In 1959–60 he trained as a clinical psychologist at the Institute of Psychiatry in London (now part of King's College London), after which he stayed on to study for a PhD in the department of psychology, headed by Hans Eysenck. His PhD was awarded in 1964 for a study of environmental, genetic and hormonal influences on emotional behaviour in animals.

He then took an appointment as a university lecturer in experimental psychology at Oxford. He remained at Oxford until succeeding Eysenck at the Institute of Psychiatry in 1983. He retired from the chair of psychology in 1999, but continued his experimental research as an emeritus professor, and spent a productive year at the Center for Advanced Study in the Behavioral Sciences at Stanford University, California. He served as the expert on psychology on the Gambling Review Body which produced the Gambling Review Report (2001).

In his book Consciousness: Creeping up on the Hard Problem written towards the end of his life, Gray summarised his ideas about brain function and consciousness. He took the view that the contents of consciousness are usually about something, and this is described as intentionality or meaning. He suggested that intentionality is another aspect of the "binding problem", as to how the different modalities, such as sight and hearing, are bound together into a single conscious experience. Gray argued that without such binding, eating a banana could involve seeing yellow, feeling a surface, and tasting something, without having the unifying awareness of a particular object known as a banana. Without such unifying binding, he argued that objects would be just meaningless shapes, edges, colours, and tastes.
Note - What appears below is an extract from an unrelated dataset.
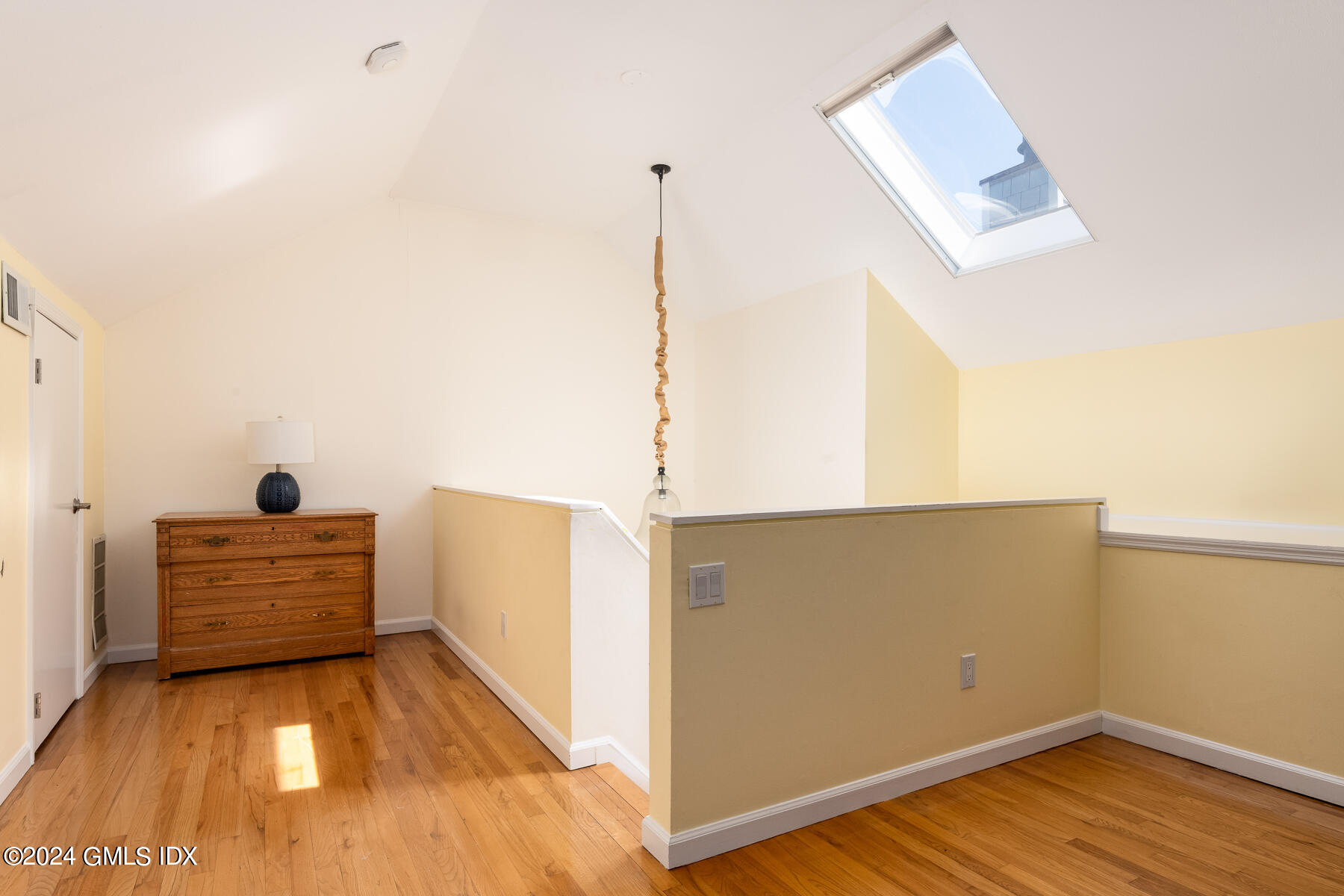 100 Strickland Road, Unit 10 Cos Cob, CT 06807 - Photo 13 of 26 a view of a room with furniture and wooden floor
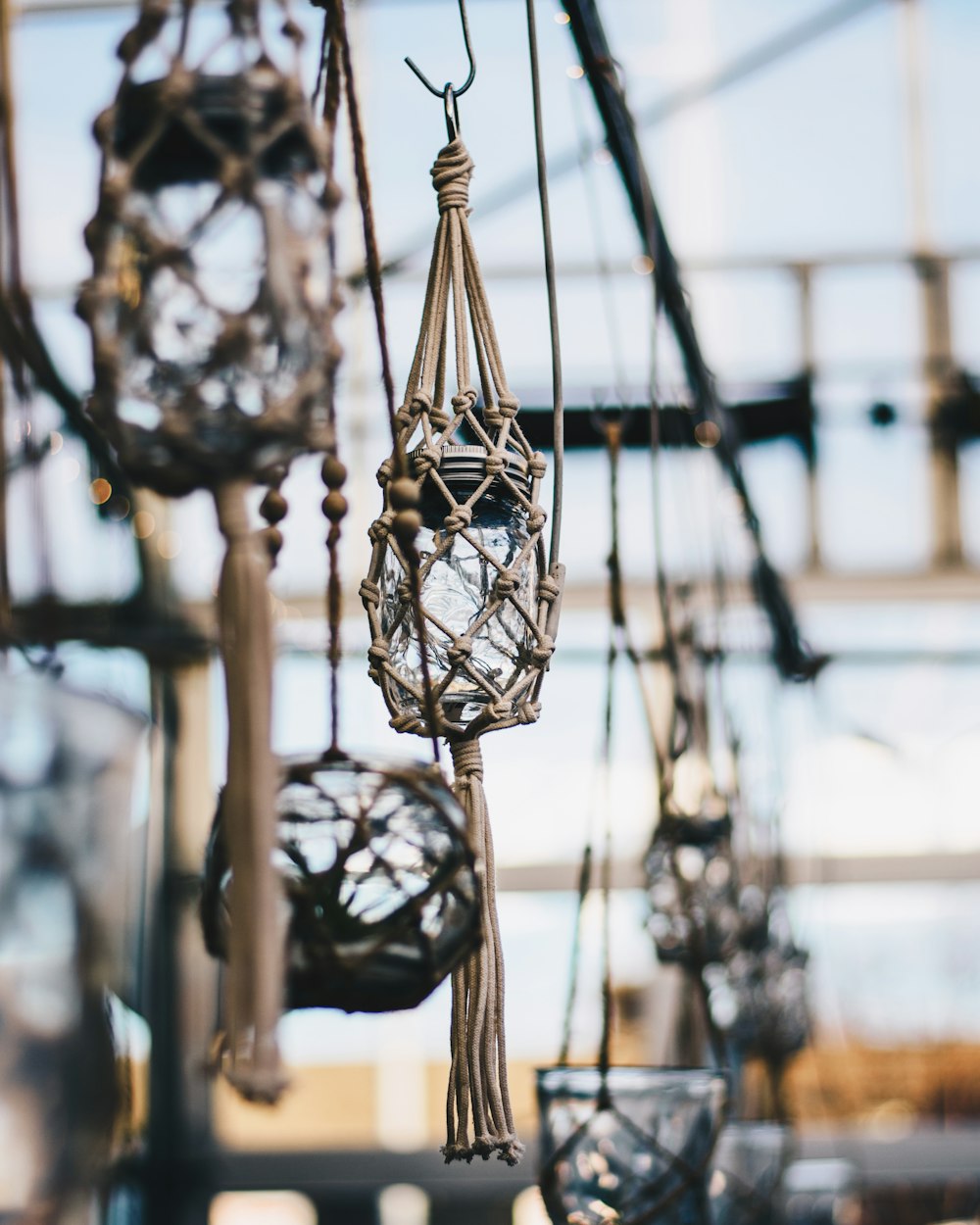 shallow focus photo of hanging glass jar decor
Gray thought that intentionality was based on unconscious processing. For example, he argued that the processing in the visual cortex that underlies conscious perception is not itself conscious. Instead, perception springs into consciousness fully formed, including the intentionality of what the conscious perception is about. In arguing for this, Gray used the example of pictures that can be either of two things, such as a duck or a rabbit. They are never hybrid, but are always completely duck or completely rabbit. The perception of a duck or a rabbit is constructed unconsciously up to the last moment. Gray's conclusion from this part of his discussion is that intentionality arises from the physical and chemical structure of the brain, but also that if intentionality can be constructed out of unconscious processing, it is unlikely to produce a solution to the 'hard problem' of how consciousness arises.

Gray was opposed to the idea that the brain contains a representation of the external world. He considered that the external world, as described by physics, is nothing like how it appears in conscious perception. He also dismissed what he called the "fall back position", which is to think that the perception of something, a cow for example, is a representation, in the sense of resembling a cow as it really exists. Gray argued that our only direct knowledge of the cow is a brain state. We have no direct knowledge of the cow as it really is, and it is meaningless to say that the cow brain-state is a representation of the real cow.

Instead, Gray thought that conscious perceptions should be treated as signals. Signals have no need to resemble the thing about which they communicate. A whistle might warn thieves of the approach of a policeman, but a whistle is nothing like a policeman. Rather, perceptual experiences are signals about what observers might expect about their environments. However, Gray stressed that these perceptual signals arise in the brain, and do not have any kind of external existence. This is not to say that we cannot deduce useful information about the visual world from perception. Thus, for example, in his view, visual perception is a good guide to the reflectance of surfaces, which in turn often have survival value for the organism. Gray took the view that in investigating consciousness, discussions about intentionality and representation should be discarded, and research should be concentrated purely on qualia or subjective experience, as being the only aspect of the brain that involves consciousness.